Balakrishnan told a press conference that Singapore and Indonesia were “very distressed” by the situation in Myanmar and said he supported convening a special ASEAN leaders’ meeting so that the bloc could formulate a common position on the country’s troubles.

“Both Indonesia and Singapore believe there should be no foreign interference. But ASEAN stands ready to help in any way that we can help,” Balakrishnan said, adding that he relayed a similar message during previous stops in Brunei and Malaysia. “Therefore, we also support our leaders getting together to generate a common position in which ASEAN can express its support for Myanmar.”

Singapore’s call comes after Indonesian President Joko “Jokowi” Widodo and Malaysian Prime Minister Muhyiddin Yassin issued a similar call for ASEAN to convene a special summit in order to address the turmoil in Myanmar. Jokowi urged “that the use of violence in Myanmar be stopped immediately so that there are no more victims.”

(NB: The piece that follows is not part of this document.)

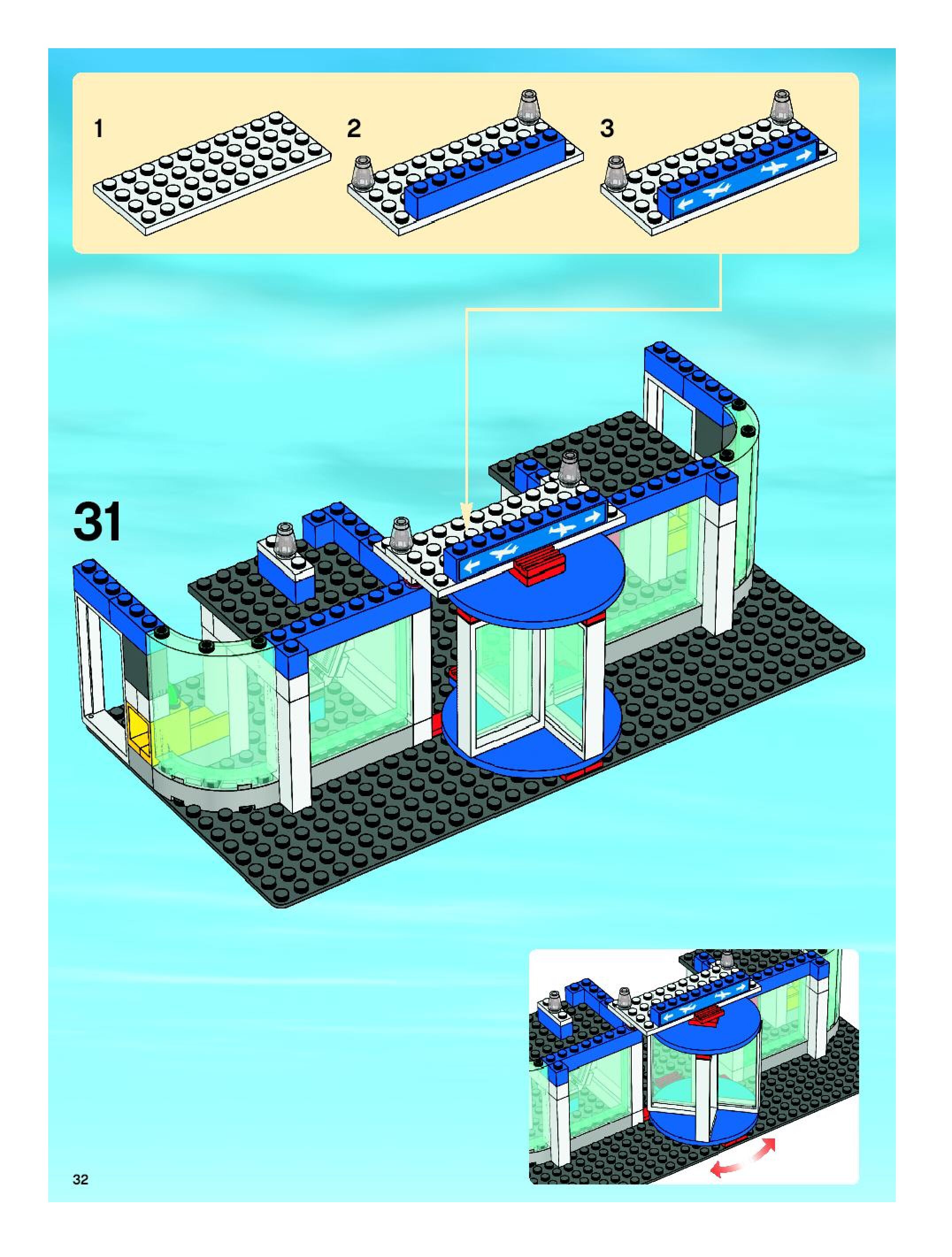 1

2

3

31

32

Muhyiddin put out a more strongly worded statement, describing the situation in Myanmar as “deplorable.” “We in Malaysia and the larger ASEAN community cannot afford to see our brotherly nation of Myanmar become so destabilized at the hands of a selected few, who seek to promote their own vested interests,” Muhyiddin said.

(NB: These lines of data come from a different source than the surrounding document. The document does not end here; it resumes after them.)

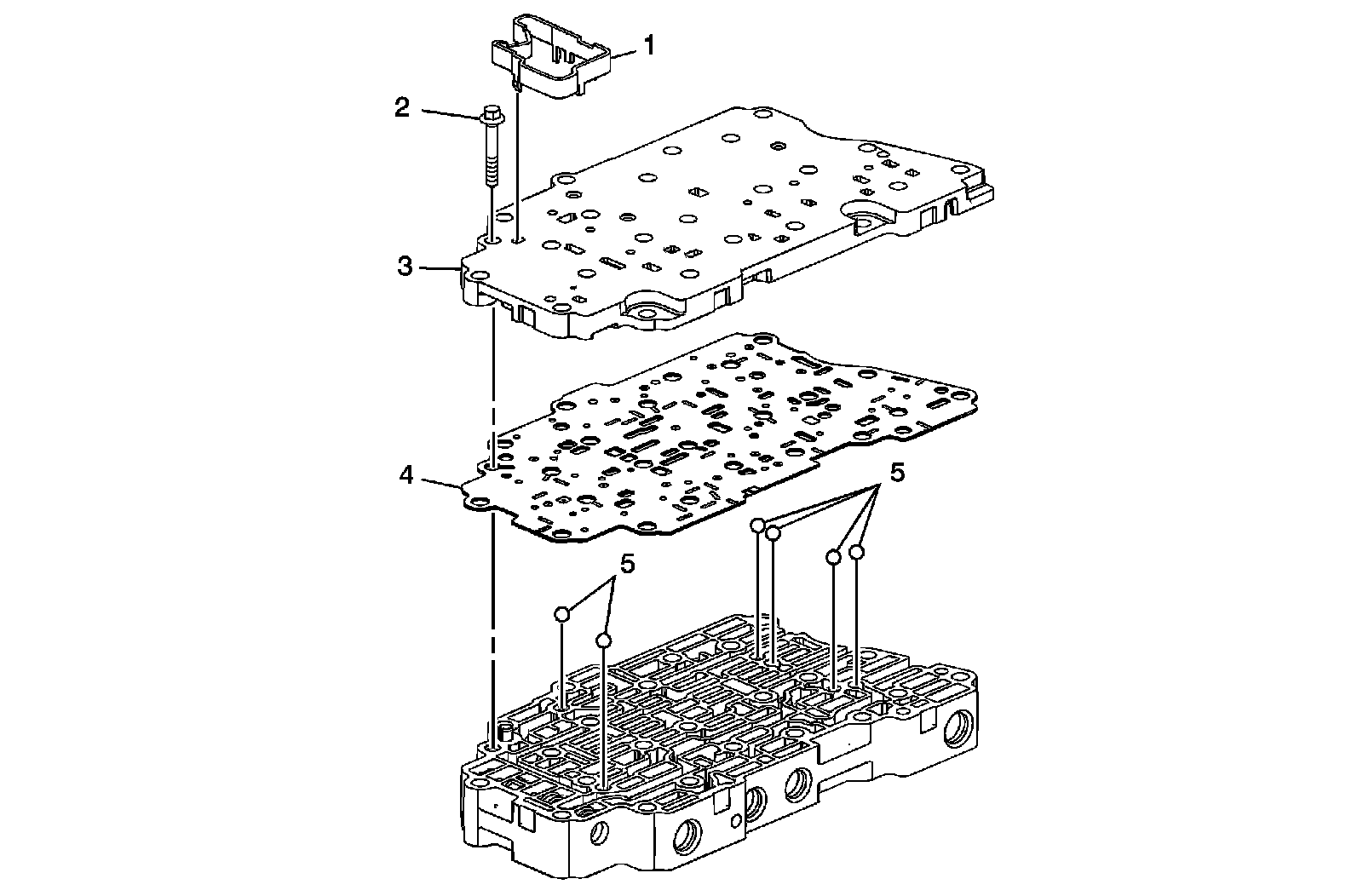 1
2
3
4
5
5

As I mentioned apropos of that earlier call, it reflects an awareness of at least some members of ASEAN that the crisis in Myanmar has put the bloc’s international credibility and centrality on the line. It has also been accompanied by broader calls for a diplomatic summit aimed at restoring the crisis.

United Nations Secretary General Antonio Guterres has called for a “firm, unified international response” to the intensifying repression in Myanmar, and Thomas Andrews, U.N. Special Rapporteur on the situation of human rights in the country, said in a statement yesterday that a diplomatic summit should be held, which brings together ASEAN, the European Union, the United States, and China, alongside with representatives from the junta and the ousted civilian government.

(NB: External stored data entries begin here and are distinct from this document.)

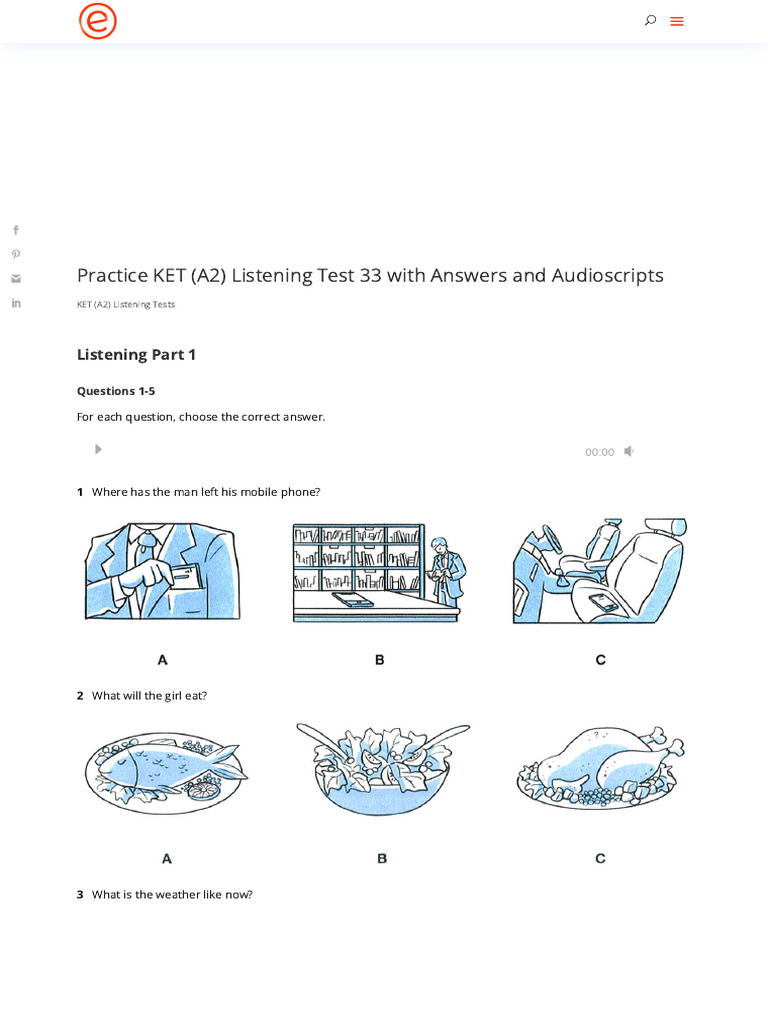 Practice KET (A2) Listening Test 33 with Answers and Audioscripts

KET (A2) Listening Tests

Listening Part 1

Questions 1-5

For each question, choose the correct answer.

00:00

1 Where has the man left his mobile phone?

A

B

C

2 What will the girl eat?

A

B

C

3 What is the weather like now?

“Without a focused, diplomatic solution, including the hosting of an emergency summit that brings together Myanmar’s neighbors and those countries with great influence in the region,” he said, “I fear the situation of human rights in Myanmar will further deteriorate as the junta increases the rate of murders, enforced disappearances, and torture.”

The growing weight of outside expectation suggests that a special ASEAN meeting is likely to go ahead in the coming weeks in some form.

It remains less certain whether the Southeast Asian bloc can go beyond the achievements of the informal meeting that was held via video link at the start of this month. At the meeting the 10 member states failed to reach a substantial consensus on Myanmar, calling for a halt to the violence and urging dialog to end the crisis, but shying away from explicit demands for a reversal of the coup and the immediate release of those detained by the military.

To be sure, a lot has happened then: the use of violence by the security forces has sharply increased, and the continuing widespread protests and work stoppages have pushed the country to the brink of full-blown state collapse.

While ASEAN is limited by its principle of “non-interference” in its members’ affairs, the bloc has in practice interpreted the principle flexibly. The more substantial sticking point is garnering the consensus necessary for a more robust form of involvement in the Myanmar crisis. Certain other members of ASEAN, for whom the principle of non-interference is a handy shield for scrutiny of their own political repression, are wary of setting a precedent, and will need to be reassured that more robust action on Myanmar is in the region’s, and their own, longer term interests.